Let's start with this morning. It started out as many of my mornings do; dragging out of bed some 30 minute after the alarm went off (I know, I know, I'm working on that. My snooze button gets overused.) I took the kid to school, and raced to the gym to catch the first class of the morning. It's a boot camp class, one of those "who the heck KNOWS what's coming next" sorts of things. We ran, we lunged, we generally grunted and groaned.
Then, the instructor told us WE would pick the next set of exercises. We stood in a circle, and took turns leading the group (about 6) in an exercise. Squats. Burpees. Windmills. Then... my bane of banes. Jumping jacks.
Not just a few, either. FIFTY jumping jacks.
Now, I'm hardly a newbie in the fitness world; on the technical side of things, jumping jacks aren't difficult. I have the physical capability of.
No, my friend, my problem with jumping jacks is Mom's Bane. My bladder.
Oh yes. I peed ALL OVER myself. This was, sadly enough, only 30 minutes into this hour long class. I usually wear protection, but this time I'd forgotten, and wasn't too worried about it since we usually do weight training in this class on Thursdays.
Fate has a funny way of treating you. I was thankful I'd worn a long t-shirt instead of my usual -torso-hugging workout shirt. It hid the worst of it, but I was about to die of embarrassment. This was a mixed class, with guys and girls. The girls know... and one friend shared my horror with sympathetic frowns when I told her.

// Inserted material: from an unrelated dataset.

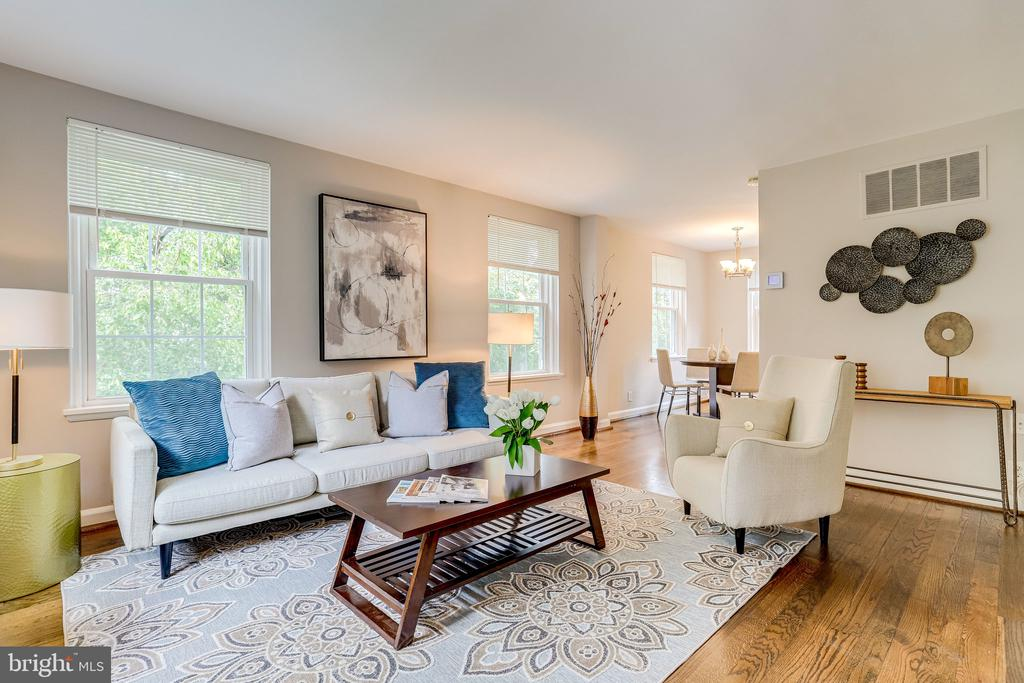 Spacious Living Room - 3304 S WAKEFIELD ST #B, ARLINGTON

I decided to finish, but then I intended to go home and change out my wet pants for something less... toddler-accident-ish.

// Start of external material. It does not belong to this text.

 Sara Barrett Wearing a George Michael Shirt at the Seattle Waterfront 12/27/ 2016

But you know something? After the class, I was ready to flee in shame, and I realized something.
No one cared. No one stared, commented, nor looked. The only one who knew was a classmate who has the same problem. So instead of skipping out on my next class, an hour-long weight class, I said screw it... I'm staying.
So I did. And I even told the instructor, and she was proud of me for sticking with it. The other ladies in that class (all the guys chickened out, they think that our 5 and 7 lb weights are girly) sympathized and told me in conspiratorial tones they had the same problem.

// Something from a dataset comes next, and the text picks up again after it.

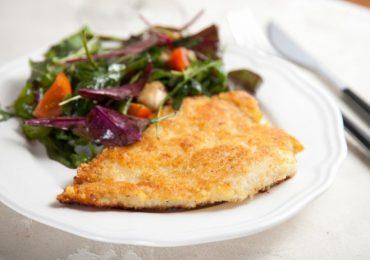 Панирано пилешко филе с галета и сирене – зашеметяващо свеж вкус! (подробно със снимки)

So I finished my class, and my biceps are screaming. I could have run home, but I didn't.
So what if they had noticed. No one cares. Everyone's generally polite enough that even if they did notice, they're certainly not going to say anything. So if you worry about people laughing at your thighs, or looking like a dummy in Zumba or not knowing what to do in that spinning class... remember me. Remember my urine-soaked panties and gigantic wet spot, and know that if I can get through an hour and a half of gym class with that, you can manage to look a little silly.
Besides, all of us started somewhere. Five months ago, I was the newbie in the class. I was the one standing in the back, embarrassed by my flopping belly and jiggling thighs.
And I'm already looking, and feeling great. And when a newbie comes in class with that deer-in-headlights look, I smile, introduce myself, and tell her that she's going to love it.